The White House said those working on the initiative will provide policy recommendations from faith-based and community programs on “more effective solutions to poverty” and inform the administration of “any failures of the executive branch to comply with religious liberty protections under law.”

Trump said his initiative would help assure that the government supported people of faith.

“This office will also help ensure that faith-based organizations have equal access to government funding and the equal right to exercise their deeply held beliefs,” he said. “We take this step because we know that in solving the many, many problems and our great challenges, faith is more powerful than government, and nothing is more powerful than God.”

‘Takes more than a proclamation’

Amanda Tyler

Government and religious organizations can partner in a constitutional manner, but it demands great care and hard work, said Amanda Tyler, executive director of the Baptist Joint Committee for Religious Liberty.

“Details matter. We know from our experience and advocacy efforts with the prior two administrations that government and religious organizations can partner in constitutional ways to deliver social services, but that getting it right takes more than a proclamation and a Rose Garden ceremony,” Tyler said.

“Standing up for religious freedom requires both protecting the free exercise rights of all Americans and ensuring that government neither promotes any one faith tradition nor favors religion over irreligion.”

Previous partnerships

The creation of the White House Faith and Opportunity Initiative follows the initiatives of previous administrations that created similarly named offices to foster partnerships between the government and religious organizations.

President Obama launched the Office of Faith-based and Neighborhood Partnerships, whose work ranged from fighting the Ebola and Zika viruses to feeding schoolchildren nutritious meals in the summertime.

That office, along with similar ones in 13 federal agencies, followed President George W. Bush’s Office of Faith-Based and Community Initiatives. The White House said agencies and executive departments that do not have such offices will have a designated liaison to the new initiative.

Trump supporters cheer initiative

Johnnie Moore, a minister and public relations consultant who serves as an unofficial spokesman for a group of evangelicals that often advises Trump, said the new initiative takes an approach different from the previous ones.

“Ordering every department of the federal government to work on faith based partnerships—not just those with faith offices—represents a widespread expansion of a program that has historically done very effective work and now can do even greater work,” he said.

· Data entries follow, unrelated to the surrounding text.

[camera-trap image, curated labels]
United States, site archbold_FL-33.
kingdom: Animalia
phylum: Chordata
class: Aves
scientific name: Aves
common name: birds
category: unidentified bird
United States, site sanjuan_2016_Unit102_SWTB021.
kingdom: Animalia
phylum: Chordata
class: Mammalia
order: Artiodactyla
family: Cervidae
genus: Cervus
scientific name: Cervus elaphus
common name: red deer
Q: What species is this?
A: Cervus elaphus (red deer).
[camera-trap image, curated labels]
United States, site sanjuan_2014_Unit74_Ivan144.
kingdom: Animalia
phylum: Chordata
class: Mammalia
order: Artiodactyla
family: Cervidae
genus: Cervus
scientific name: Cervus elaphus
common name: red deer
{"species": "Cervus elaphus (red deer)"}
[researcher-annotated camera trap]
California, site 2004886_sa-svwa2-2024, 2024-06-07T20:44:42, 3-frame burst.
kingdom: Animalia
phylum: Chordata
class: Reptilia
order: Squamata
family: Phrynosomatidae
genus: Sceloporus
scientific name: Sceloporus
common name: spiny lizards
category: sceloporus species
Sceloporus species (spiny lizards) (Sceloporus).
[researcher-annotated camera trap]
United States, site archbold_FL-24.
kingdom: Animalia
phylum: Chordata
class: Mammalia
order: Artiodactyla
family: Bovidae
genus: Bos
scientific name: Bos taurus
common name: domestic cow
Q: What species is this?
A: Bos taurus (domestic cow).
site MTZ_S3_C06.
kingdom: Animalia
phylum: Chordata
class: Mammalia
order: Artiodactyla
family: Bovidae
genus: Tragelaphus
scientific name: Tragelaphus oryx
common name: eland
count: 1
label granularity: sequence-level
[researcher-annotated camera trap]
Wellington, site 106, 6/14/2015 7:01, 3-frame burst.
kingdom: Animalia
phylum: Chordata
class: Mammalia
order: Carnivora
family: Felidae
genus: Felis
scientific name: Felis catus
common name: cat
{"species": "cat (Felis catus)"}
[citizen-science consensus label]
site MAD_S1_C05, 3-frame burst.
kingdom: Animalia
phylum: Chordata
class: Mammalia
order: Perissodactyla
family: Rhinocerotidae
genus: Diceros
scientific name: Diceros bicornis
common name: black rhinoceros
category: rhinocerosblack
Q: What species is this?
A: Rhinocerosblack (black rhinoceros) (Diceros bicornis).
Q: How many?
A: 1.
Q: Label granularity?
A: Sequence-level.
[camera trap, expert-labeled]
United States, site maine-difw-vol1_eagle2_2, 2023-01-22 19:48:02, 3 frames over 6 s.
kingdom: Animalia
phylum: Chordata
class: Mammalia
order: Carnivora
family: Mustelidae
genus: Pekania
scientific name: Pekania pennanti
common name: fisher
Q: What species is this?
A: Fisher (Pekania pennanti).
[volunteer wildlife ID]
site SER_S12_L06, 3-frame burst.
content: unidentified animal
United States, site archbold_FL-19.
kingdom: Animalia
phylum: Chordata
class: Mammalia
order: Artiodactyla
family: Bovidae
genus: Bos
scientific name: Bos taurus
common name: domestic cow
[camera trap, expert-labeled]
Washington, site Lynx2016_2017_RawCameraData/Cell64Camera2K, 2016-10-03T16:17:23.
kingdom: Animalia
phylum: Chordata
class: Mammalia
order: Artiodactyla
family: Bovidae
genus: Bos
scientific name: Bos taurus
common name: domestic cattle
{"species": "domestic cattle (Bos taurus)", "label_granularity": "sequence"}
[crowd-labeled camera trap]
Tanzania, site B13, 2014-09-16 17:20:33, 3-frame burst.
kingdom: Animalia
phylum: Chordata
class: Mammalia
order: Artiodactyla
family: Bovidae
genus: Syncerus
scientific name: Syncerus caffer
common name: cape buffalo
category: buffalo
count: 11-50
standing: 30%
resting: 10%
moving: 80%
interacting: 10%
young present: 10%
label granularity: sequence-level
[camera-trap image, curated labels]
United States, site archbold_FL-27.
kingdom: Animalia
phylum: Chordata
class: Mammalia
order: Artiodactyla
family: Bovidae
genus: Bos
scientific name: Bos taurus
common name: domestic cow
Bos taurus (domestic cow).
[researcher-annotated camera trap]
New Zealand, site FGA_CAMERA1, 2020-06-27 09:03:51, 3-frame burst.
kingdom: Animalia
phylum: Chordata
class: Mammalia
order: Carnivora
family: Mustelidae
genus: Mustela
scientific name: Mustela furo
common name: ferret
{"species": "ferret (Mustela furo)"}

Pentecostal televangelist Paula White, an evangelical adviser to the president, cheered the new initiative.

“I could not be more proud to stand with President Trump as he continues to stand shoulder to shoulder with communities of faith,” she said. “This order is a historic action, strengthening the relationship between faith and government in the United States, and the product will be countless transformed lives.”

The White House also said the new initiative will be led by an adviser who will work with faith leaders and experts outside the federal government. Obama’s initiative also had an office director with a council of outside experts.